TEXTO EXTRAÍDO –
'''
19.2.15

Casal de aposentados na praia serve de modelo para escultor que atrai multidões


Não foi um encontro ao vivo e em cores, isso é certo. Pelo pouco que se sabe do estilo de trabalho do escultor australiano Ron Mueck, ele nunca utiliza modelos vivos –disse que não saberia lidar com outra pessoa, um estranho, ocupando espaço em seu estúdio.

Por isso, produz suas obras hiper-realistas (exageradamente reais, digamos assim) com base em imagens guardadas na memória, fotos, figuras vistas em alguma revista ou qualquer outra coisa.

Apesar de construir cada figura humana nos mínimos detalhes, suas obras nunca são em tamanho natural  --algumas são gigantescas, como a cabeça que criou baseado em si mesmo, uma escultura selfie, digamos assim.



“Eu nunca faço figuras em tamanho real, porque nunca me pareceu interessante. Nós conhecemos pessoas em tamanho real todos os dias.”

Também vemos, na praia, pessoas mais velhas, aposentados, pensionistas que conseguiram de alguma forma tempo e condições financeiras para aproveitar o sol, a areia, o mar. Não raro, porém, passamos por eles –por nós mesmos—como se fossem invisíveis, não merecessem ser olhados.

O australiano Mueck não permite que isso seja feito. Na exposição de suas obras, em cartaz na Pinacoteca de São Paulo apenas até este domingo (confira AQUI informações sobre a mostra), os velhinhos apaixonados não passam em branco.

Primeiro, porque são gigantescos –a escultura tem mais de três metros de altura, e cada um do casal olharia muito para baixo para conversar com qualquer gigante do basquete norte-americano.

Em segundo lugar, porque a obra está isolada, colocada no espaço central da Pinacoteca, um local chamado Octógno.


Terceiro –e mais importante, talvez—porque são emocionantes.

Os dois velhinhos [este blog usa velho, velhinho, idoso e outras palavras assemelhadas para se referir a quem está na chamada Terceira Idade ou próximo a ela, como este blogueiro] parecem em perfeita paz com o mundo, consigo mesmo e com o outro.

Ele apoia a cabeça nas coxas dela e tem um braço por detrás do braço da mulher, apoiando e acarinhando a parceira. Ela olha para ele como se não houvesse amanhã.

O povo circula em volta, para, tira fotos, comenta, observa os detalhes. Na perna do homem, há até manchas de idade. E cada uma fica imaginando uma história, acredita a curadora da exposição, Grazia Quaroni.
'''
ENUNCIADOS –
a) De acordo com o texto sobre a escultura de Ron Mueck, por que o artista nunca faz figuras em tamanho natural? Responda em até três frases.
b) Prossiga o texto sobre a escultura de Ron Mueck que retrata um casal de aposentados na praia, a partir do ponto em que ele termina.

DADOS –
'''
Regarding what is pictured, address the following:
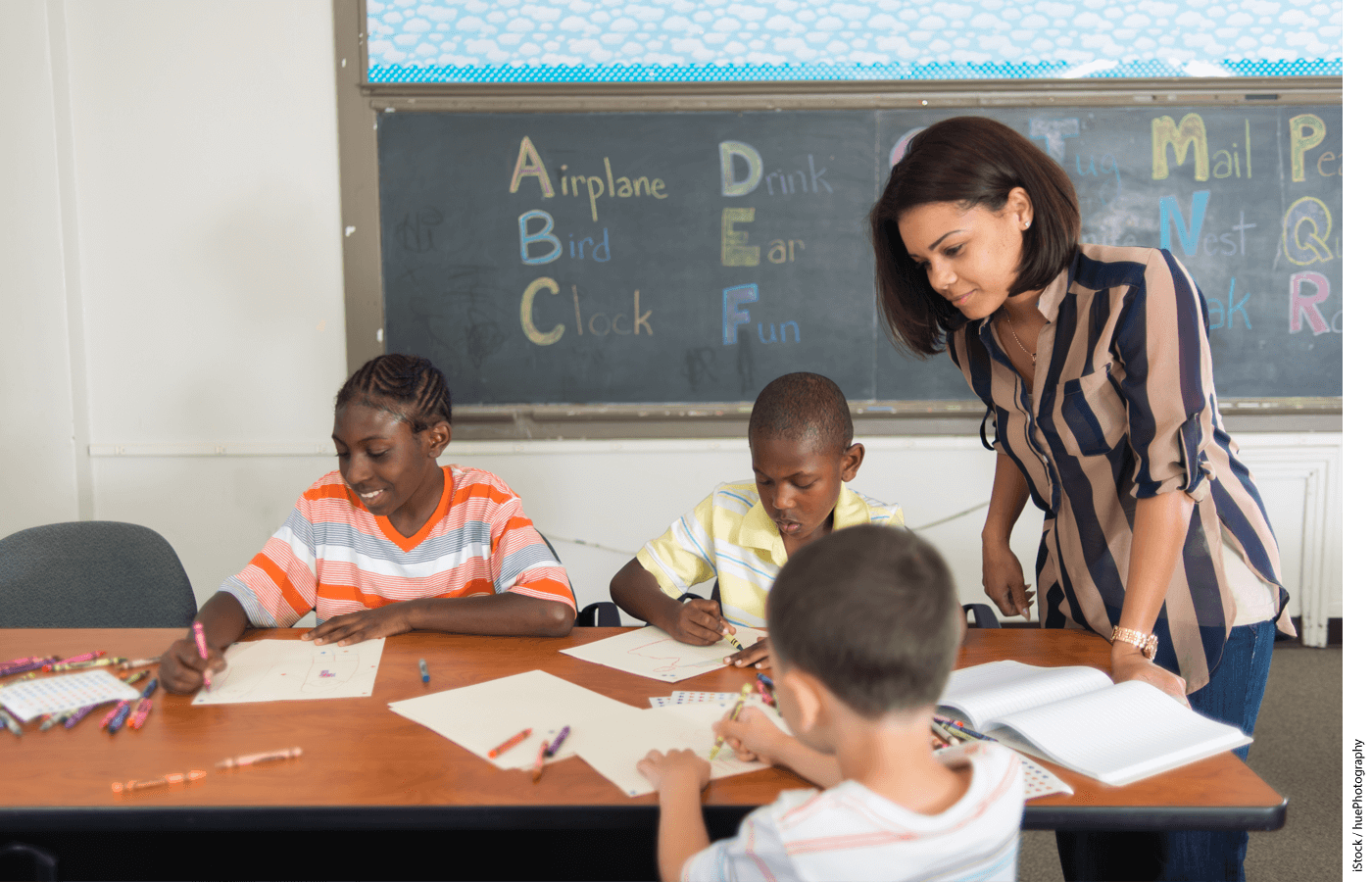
'''
RESPOSTAS POR TAREFA –
a) Segundo o próprio escultor, figuras em tamanho real nunca lhe pareceram interessantes. Ele justifica dizendo que conhecemos pessoas em tamanho real todos os dias.

b)
“Quando éramos crianças e íamos à praia com nossos avós, nós tínhamos um corpo pequeno perto do deles, então eles pareciam enormes para nós. E, agora, crescidos, nos confrontamos com esses grandes corpos e voltamos à memória dessa situação. Mueck fala sobre a memória. Por isso, ele é tão popular”, diz ela.

Não sei se é por isso. Talvez seja pelos detalhes, pela perfeição, pelo que imaginamos do trabalho de Mueck –perfeccionista, ele produz com extrema lentidão e tem apenas 40 esculturas prontas, realizadas ao longo de cerca de 20 anos de trabalho.

Mueck, que completa 57 anos nesta 2015, é outro exemplo de gente que mudou de vida e encarou uma nova profissão em idade considerada tardia. Começou a investir profissionalmente em esculturas quando tinha quase 40 anos. E o fez por incentivo da sogra –donde se conclui que nem sempre é verídica a figura sogrística engendrada pelo imaginário popular.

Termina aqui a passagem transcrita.